Document passage:
Kurdish nationalist uprisings have periodically occurred in Turkey, beginning with the Turkish War of Independence and the consequent transition from the Ottoman Empire to the modern Turkish state and continuing to the present day with the current PKK–Turkey conflict.

According to Ottoman military records, Kurdish rebellions have been occurring in Anatolia for over two centuries, While large tribal Kurdish revolts had shaken the Ottoman Empire during the last decades of its existence, the modern phase of the conflict is believed to have begun in 1922, with the emergence of Kurdish nationalism which occurred in parallel with the formation of the modern State of Turkey. In 1925, an uprising for an independent Kurdistan, led by Shaikh Said Piran, was quickly put down , and soon afterward, Said and 36 of his followers were executed. Other large-scale Kurdish revolts occurred in Ararat and Dersim in 1930 and 1937. The British consul at Trebizond, the diplomatic post which was closest to Dersim, spoke of brutal and indiscriminate acts of violence and explicitly compared them to the 1915 Armenian genocide. "Thousands of Kurds," he wrote, "including women and children, were slain; others, mostly children, were thrown into the Euphrates; while thousands of others in less hostile areas, who had first been deprived of their cattle and other belongings, were deported to vilayets (provinces) in Central Anatolia. It is now stated that the Kurdish question no longer exists in Turkey."

Data provided:
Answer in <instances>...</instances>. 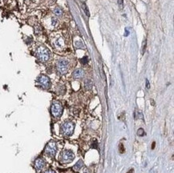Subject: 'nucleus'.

Task instructions:
From the passage on Kurdish uprisings in Turkey above, reproduce word for word the stretch from "Kurdish nationalist uprisings" through "current PKK–Turkey conflict.".

Task solution:
Kurdish nationalist uprisings have periodically occurred in Turkey, beginning with the Turkish War of Independence and the consequent transition from the Ottoman Empire to the modern Turkish state and continuing to the present day with the current PKK–Turkey conflict.